(Input for this task)
┄┄┄┄┄┄┄┄┄┄┄┄┄┄┄┄┄┄┄┄
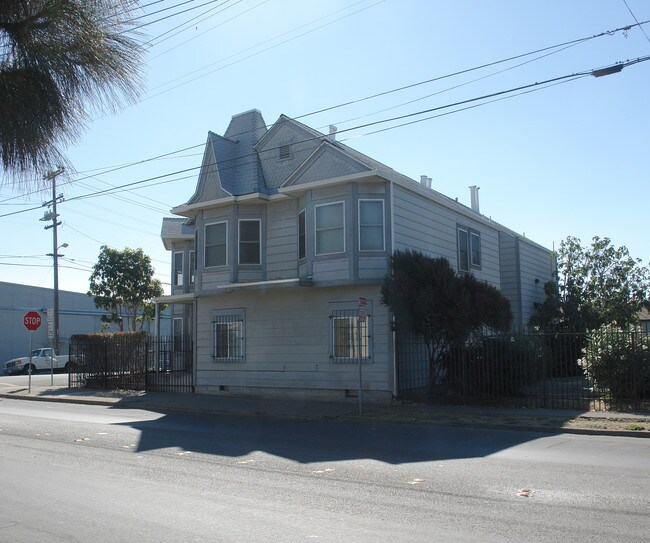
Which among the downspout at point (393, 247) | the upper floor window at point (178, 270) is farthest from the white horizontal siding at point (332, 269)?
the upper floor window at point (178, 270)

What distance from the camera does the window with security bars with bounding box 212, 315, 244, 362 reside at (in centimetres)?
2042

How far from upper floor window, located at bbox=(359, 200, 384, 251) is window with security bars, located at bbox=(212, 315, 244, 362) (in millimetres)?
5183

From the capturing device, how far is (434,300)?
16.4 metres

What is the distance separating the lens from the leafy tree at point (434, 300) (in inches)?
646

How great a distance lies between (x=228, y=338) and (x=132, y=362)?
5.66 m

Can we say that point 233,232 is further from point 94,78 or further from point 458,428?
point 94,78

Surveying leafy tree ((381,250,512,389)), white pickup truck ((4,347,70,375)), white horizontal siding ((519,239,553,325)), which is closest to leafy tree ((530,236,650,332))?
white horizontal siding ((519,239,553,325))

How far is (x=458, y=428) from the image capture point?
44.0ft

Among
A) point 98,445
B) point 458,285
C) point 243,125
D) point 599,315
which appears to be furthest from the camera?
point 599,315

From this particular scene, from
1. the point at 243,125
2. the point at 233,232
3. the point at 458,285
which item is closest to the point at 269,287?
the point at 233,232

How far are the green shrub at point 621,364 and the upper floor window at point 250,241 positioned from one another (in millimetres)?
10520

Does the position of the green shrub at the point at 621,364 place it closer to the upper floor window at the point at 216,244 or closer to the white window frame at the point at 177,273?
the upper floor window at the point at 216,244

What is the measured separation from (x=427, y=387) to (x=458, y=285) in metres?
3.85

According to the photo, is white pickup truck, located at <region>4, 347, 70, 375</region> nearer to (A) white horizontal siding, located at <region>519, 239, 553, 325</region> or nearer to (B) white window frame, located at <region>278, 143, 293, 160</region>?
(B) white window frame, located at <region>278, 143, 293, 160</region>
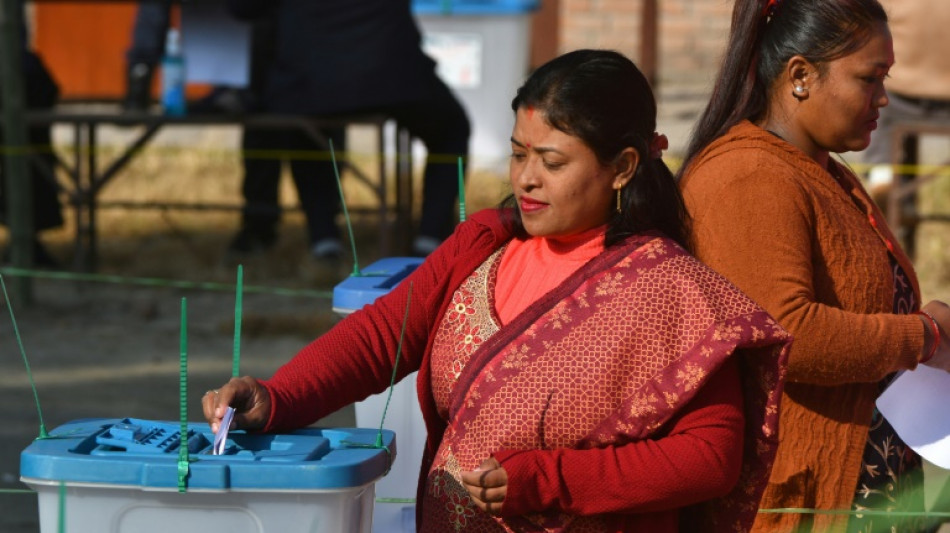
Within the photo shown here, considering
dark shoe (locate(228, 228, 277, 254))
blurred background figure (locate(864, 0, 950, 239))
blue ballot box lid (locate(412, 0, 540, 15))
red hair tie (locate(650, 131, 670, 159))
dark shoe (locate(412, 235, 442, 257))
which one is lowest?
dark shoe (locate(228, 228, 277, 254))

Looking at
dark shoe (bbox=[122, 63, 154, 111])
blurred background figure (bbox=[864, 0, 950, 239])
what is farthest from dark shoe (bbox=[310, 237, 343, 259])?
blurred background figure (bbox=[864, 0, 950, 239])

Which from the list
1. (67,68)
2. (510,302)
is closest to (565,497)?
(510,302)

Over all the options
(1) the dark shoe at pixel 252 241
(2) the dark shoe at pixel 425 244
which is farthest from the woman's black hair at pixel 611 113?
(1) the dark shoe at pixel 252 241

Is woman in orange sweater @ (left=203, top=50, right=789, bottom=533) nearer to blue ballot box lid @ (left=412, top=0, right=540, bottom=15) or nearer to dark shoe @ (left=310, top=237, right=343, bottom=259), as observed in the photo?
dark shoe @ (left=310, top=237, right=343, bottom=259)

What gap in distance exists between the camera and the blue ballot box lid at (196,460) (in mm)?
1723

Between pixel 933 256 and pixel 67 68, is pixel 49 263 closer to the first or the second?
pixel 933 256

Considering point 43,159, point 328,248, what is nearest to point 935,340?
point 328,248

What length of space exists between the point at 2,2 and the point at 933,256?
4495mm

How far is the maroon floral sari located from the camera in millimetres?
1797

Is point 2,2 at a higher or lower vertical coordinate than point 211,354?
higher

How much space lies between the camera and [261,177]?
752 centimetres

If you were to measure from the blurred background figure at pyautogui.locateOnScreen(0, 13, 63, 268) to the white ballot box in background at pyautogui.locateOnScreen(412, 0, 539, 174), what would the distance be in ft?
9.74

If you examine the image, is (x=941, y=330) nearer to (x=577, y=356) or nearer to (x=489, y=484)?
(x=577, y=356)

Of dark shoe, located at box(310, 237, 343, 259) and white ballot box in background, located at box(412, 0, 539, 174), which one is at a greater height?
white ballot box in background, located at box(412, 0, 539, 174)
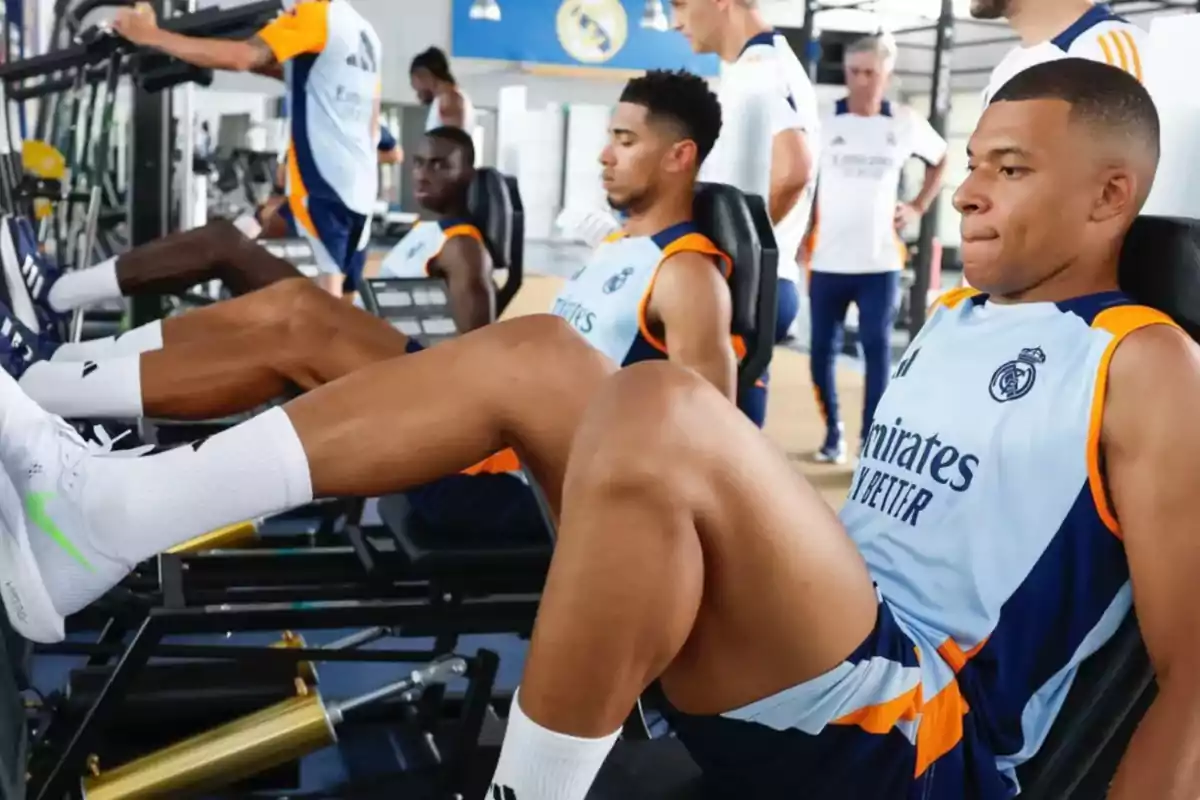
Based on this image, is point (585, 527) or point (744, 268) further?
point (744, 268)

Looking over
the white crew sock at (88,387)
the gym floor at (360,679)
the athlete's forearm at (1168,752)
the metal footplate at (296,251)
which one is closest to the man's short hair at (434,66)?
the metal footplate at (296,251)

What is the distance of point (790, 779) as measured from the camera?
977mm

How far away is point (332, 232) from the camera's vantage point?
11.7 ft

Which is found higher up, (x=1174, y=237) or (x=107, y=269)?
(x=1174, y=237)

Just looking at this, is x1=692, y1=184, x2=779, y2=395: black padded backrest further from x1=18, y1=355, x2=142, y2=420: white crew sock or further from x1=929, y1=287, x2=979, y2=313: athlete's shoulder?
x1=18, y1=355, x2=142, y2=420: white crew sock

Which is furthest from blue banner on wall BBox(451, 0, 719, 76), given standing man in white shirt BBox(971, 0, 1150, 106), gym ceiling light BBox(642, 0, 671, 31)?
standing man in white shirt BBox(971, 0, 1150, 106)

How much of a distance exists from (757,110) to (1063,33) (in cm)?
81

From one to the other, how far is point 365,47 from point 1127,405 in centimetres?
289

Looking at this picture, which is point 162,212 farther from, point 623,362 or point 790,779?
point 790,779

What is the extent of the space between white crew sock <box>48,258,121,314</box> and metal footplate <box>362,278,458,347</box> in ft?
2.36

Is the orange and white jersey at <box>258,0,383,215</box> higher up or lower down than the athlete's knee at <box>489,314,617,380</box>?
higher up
┄┄┄┄┄┄┄┄┄┄┄┄┄┄┄┄┄┄┄┄
(Exercise description) Copy out all of the lines above word for word, omitting the pictures.

(Full output)
Which among the downspout at point (393, 247) | the upper floor window at point (178, 270) is farthest from the white horizontal siding at point (332, 269)?
the upper floor window at point (178, 270)

What distance from the camera does the window with security bars with bounding box 212, 315, 244, 362 reside at (in centimetres)?
2042

How far from upper floor window, located at bbox=(359, 200, 384, 251) is window with security bars, located at bbox=(212, 315, 244, 362) (in millimetres)?
5183

From the capturing device, how far is (434,300)?
16.4 metres

What is the distance separating the lens from the leafy tree at point (434, 300) (in inches)?
646

How great a distance lies between (x=228, y=338) and (x=132, y=362)?
5.66 m

Can we say that point 233,232 is further from point 94,78 or further from point 458,428?
point 94,78

Surveying leafy tree ((381,250,512,389)), white pickup truck ((4,347,70,375)), white horizontal siding ((519,239,553,325)), which is closest to leafy tree ((530,236,650,332))?
white horizontal siding ((519,239,553,325))

How far is (x=458, y=428) from the image capture point?
44.0ft

Among
A) point 98,445
B) point 458,285
C) point 243,125
D) point 599,315
which appears to be furthest from the camera?
point 599,315

From this particular scene, from
1. the point at 243,125
2. the point at 233,232
3. the point at 458,285
which item is closest to the point at 269,287?
the point at 233,232

How far are the green shrub at point 621,364 and the upper floor window at point 250,241 positioned from one another (in millimetres)?
10520

Does the position of the green shrub at the point at 621,364 place it closer to the upper floor window at the point at 216,244 or closer to the white window frame at the point at 177,273?
the upper floor window at the point at 216,244

What is the measured separation from (x=427, y=387) to (x=458, y=285) in metres?
3.85

According to the photo, is white pickup truck, located at <region>4, 347, 70, 375</region> nearer to (A) white horizontal siding, located at <region>519, 239, 553, 325</region> or nearer to (B) white window frame, located at <region>278, 143, 293, 160</region>?
(B) white window frame, located at <region>278, 143, 293, 160</region>
Within the photo shown here, considering
dark shoe (locate(228, 228, 277, 254))
blurred background figure (locate(864, 0, 950, 239))
blue ballot box lid (locate(412, 0, 540, 15))
red hair tie (locate(650, 131, 670, 159))
dark shoe (locate(412, 235, 442, 257))
which one is lowest?
dark shoe (locate(228, 228, 277, 254))

Looking at
dark shoe (bbox=[122, 63, 154, 111])
blurred background figure (bbox=[864, 0, 950, 239])
what is farthest from dark shoe (bbox=[310, 237, 343, 259])?
blurred background figure (bbox=[864, 0, 950, 239])

Which from the list
1. (67,68)
2. (510,302)
is closest to (565,497)?
(510,302)

Over all the options
(1) the dark shoe at pixel 252 241
(2) the dark shoe at pixel 425 244
which is farthest from the woman's black hair at pixel 611 113?
(1) the dark shoe at pixel 252 241

Is woman in orange sweater @ (left=203, top=50, right=789, bottom=533) nearer to blue ballot box lid @ (left=412, top=0, right=540, bottom=15) or nearer to dark shoe @ (left=310, top=237, right=343, bottom=259), as observed in the photo?
dark shoe @ (left=310, top=237, right=343, bottom=259)

What gap in distance exists between the camera and the blue ballot box lid at (196,460) (in mm)?
1723

Between pixel 933 256 and pixel 67 68, is pixel 49 263 closer to the first or the second?
pixel 933 256

Considering point 43,159, point 328,248, what is nearest to point 935,340?
point 328,248

What length of space exists between the point at 2,2 and the point at 933,256?
4495mm

How far is the maroon floral sari located from the camera in millimetres?
1797

Is point 2,2 at a higher or lower vertical coordinate than point 211,354?
higher

How much space lies between the camera and [261,177]?
752 centimetres

If you were to measure from the blurred background figure at pyautogui.locateOnScreen(0, 13, 63, 268) to the white ballot box in background at pyautogui.locateOnScreen(412, 0, 539, 174), what would the distance be in ft?
9.74

If you examine the image, is (x=941, y=330) nearer to (x=577, y=356) or nearer to (x=489, y=484)?
(x=577, y=356)

Of dark shoe, located at box(310, 237, 343, 259) and white ballot box in background, located at box(412, 0, 539, 174), which one is at a greater height?
white ballot box in background, located at box(412, 0, 539, 174)
Based on this image, is point (585, 527) or point (744, 268) further?
point (744, 268)

Looking over
the white crew sock at (88,387)
the gym floor at (360,679)
the athlete's forearm at (1168,752)
the metal footplate at (296,251)
which one is closest to the man's short hair at (434,66)?
the metal footplate at (296,251)

What is the distance of point (790, 779) as measured from the camera?
977mm

How far away is point (332, 232) from the camera's vantage point?
11.7 ft

Which is found higher up, (x=1174, y=237) or (x=107, y=269)?
(x=1174, y=237)

Just looking at this, is x1=692, y1=184, x2=779, y2=395: black padded backrest further from x1=18, y1=355, x2=142, y2=420: white crew sock or further from x1=929, y1=287, x2=979, y2=313: athlete's shoulder?
x1=18, y1=355, x2=142, y2=420: white crew sock

Which is furthest from blue banner on wall BBox(451, 0, 719, 76), given standing man in white shirt BBox(971, 0, 1150, 106), gym ceiling light BBox(642, 0, 671, 31)?
standing man in white shirt BBox(971, 0, 1150, 106)

How much of a distance exists from (757,110) to (1063,33) (in cm)?
81

From one to the other, how far is point 365,47 from point 1127,405 in centimetres?
289

Looking at this picture, which is point 162,212 farther from, point 623,362 or point 790,779?
point 790,779

What is the extent of the space between white crew sock <box>48,258,121,314</box> and metal footplate <box>362,278,458,347</box> in ft?
2.36

Is the orange and white jersey at <box>258,0,383,215</box> higher up or lower down than the athlete's knee at <box>489,314,617,380</box>?
higher up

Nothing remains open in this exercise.